* [Extrait de page]:

|---|

S’il est parfois tentant de s’inventer un passé plus digne de la grandeur qu’on s’attribue, il est de temps à autre nécessaire d’affronter la dure réalité en face. Même si, à entendre mes propos érudits et brillants sur divers sujets mondains, l’on pourrait me croire née dans une famille d’intellectuels logeant à Outremont, il me faut avouer que le destin en a voulu autrement. Le hasard a ainsi comploté pour que je naisse non pas au cœur de l’élite montréalaise, parmi mes pairs, mais en un lieu beaucoup plus saugrenu : Laval.
Vivre à Laval signifie côtoyer une si grande quantité de quétaine qu’elle en devient partie intégrante de soi. Mon éducation visuelle, ce premier apprentissage de la beauté, s’est déroulé dans ce musée gratuit et fort fréquenté qu’est le Carrefour Laval. Tout près, le cinéma Colossus, du haut de ses murs mauves couverts de taches étranges, a fourni à mes yeux innocents un substitut adéquat du Colisée de Rome, inspiration de ce monolithe pastel. Si les Européens ont la chance de contempler au quotidien les grandeurs d’un passé riche et noble, il est nécessaire à nous, héritiers de ce continent si jeune, de bâtir nos propres merveilles architecturales pour la postérité. Le cinéma Colossus a constitué un pas dans la bonne direction. De même, les flamants roses qui parsemaient les pelouses de mes voisins lors de chaque anniversaire me donnaient l’illusion de me trouver soudainement transportée dans une contrée exotique.

|---|

* [Section des données]:
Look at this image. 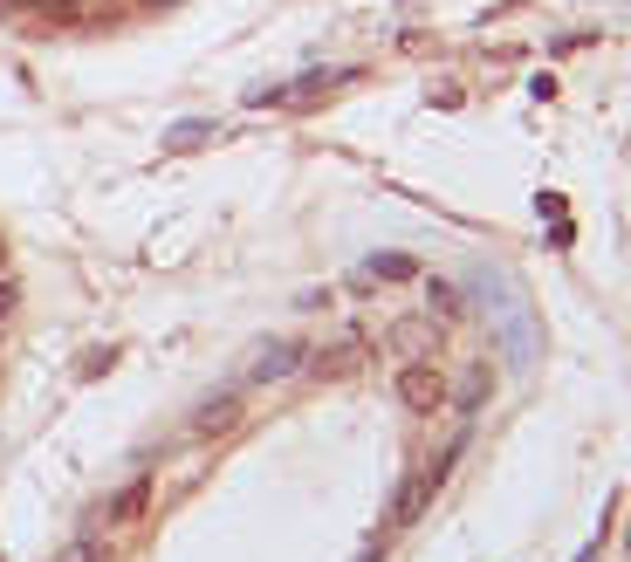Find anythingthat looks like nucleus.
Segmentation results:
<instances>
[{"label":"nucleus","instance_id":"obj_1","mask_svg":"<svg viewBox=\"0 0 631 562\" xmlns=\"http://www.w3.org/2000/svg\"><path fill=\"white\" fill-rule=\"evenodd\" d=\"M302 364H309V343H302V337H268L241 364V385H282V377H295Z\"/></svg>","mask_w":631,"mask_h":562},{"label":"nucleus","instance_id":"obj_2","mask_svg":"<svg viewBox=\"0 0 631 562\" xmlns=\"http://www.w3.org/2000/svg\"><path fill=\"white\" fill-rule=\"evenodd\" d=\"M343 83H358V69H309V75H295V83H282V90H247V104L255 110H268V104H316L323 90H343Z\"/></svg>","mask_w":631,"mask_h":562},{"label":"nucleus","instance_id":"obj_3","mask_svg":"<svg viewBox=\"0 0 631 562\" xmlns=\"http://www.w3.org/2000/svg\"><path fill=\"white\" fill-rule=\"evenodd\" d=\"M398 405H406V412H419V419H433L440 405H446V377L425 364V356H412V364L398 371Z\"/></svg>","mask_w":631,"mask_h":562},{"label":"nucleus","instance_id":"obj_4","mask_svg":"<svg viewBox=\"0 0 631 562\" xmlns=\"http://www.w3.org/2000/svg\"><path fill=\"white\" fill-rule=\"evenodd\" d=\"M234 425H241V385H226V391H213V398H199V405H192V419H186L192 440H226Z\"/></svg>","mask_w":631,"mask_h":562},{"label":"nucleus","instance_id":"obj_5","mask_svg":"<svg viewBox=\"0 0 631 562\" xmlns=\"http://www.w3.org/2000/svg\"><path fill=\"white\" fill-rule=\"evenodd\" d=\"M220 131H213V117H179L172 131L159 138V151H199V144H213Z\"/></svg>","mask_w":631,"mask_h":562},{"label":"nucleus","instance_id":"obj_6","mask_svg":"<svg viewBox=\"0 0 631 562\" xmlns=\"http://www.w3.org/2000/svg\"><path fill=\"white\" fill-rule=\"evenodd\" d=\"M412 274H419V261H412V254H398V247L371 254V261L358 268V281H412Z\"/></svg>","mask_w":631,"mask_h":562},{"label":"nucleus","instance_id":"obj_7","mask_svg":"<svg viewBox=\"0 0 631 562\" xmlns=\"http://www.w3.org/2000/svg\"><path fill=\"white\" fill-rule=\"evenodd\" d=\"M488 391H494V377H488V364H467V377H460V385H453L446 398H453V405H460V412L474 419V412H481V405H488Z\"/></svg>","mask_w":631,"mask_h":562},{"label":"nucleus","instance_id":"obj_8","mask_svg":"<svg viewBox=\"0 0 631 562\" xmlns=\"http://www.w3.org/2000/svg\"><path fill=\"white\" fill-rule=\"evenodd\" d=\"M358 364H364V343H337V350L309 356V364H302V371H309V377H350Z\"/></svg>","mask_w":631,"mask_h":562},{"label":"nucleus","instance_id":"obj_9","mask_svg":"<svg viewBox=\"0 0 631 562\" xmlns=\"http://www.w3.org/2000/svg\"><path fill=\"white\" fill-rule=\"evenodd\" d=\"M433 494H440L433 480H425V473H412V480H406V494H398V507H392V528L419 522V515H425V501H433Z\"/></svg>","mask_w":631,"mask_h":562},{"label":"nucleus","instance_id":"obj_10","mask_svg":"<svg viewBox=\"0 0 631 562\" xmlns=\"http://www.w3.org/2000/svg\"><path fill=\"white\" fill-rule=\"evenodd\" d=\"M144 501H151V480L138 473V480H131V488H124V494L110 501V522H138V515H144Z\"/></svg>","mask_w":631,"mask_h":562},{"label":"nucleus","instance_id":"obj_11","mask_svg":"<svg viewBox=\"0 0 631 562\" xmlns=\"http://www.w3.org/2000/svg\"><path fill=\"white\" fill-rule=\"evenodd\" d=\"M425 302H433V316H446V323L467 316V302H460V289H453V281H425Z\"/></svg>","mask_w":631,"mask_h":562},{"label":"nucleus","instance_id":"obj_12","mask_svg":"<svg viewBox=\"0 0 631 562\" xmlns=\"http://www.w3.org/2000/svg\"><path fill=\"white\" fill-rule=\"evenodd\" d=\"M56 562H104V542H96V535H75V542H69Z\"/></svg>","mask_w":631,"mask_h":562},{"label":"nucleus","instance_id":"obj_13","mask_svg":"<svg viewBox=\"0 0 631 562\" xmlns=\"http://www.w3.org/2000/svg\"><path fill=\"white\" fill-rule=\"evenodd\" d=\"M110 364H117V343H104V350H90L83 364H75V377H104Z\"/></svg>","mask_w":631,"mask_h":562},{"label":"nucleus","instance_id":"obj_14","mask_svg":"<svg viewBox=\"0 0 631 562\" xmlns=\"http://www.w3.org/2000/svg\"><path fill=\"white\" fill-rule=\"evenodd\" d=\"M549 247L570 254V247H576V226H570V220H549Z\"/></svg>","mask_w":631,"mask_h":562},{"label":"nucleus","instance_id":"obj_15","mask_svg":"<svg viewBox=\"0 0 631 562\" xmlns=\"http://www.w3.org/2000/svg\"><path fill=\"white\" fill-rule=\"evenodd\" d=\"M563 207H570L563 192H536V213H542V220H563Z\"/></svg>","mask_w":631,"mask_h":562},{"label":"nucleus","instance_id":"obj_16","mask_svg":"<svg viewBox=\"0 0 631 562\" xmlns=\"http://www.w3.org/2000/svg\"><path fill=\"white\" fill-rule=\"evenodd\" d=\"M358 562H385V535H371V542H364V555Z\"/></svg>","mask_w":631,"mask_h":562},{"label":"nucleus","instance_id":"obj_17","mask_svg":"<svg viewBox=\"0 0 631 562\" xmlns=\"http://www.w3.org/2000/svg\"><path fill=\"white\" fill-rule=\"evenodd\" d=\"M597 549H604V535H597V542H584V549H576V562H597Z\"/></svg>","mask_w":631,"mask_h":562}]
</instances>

|---|

* [Votre objectif]:
Répondez, s'il vous plaît, à ces questions sur l'extrait consacré à Laval :
(a) Quel quartier est associé à la famille d'intellectuels évoquée au début ?
(b) Quel lieu est décrit comme le musée gratuit où s'est déroulée l'éducation visuelle ?
(c) De quelle couleur sont les murs du cinéma Colossus ?

* [Réponse complète]:
(a) Outremont
(b) Le Carrefour Laval
(c) Mauves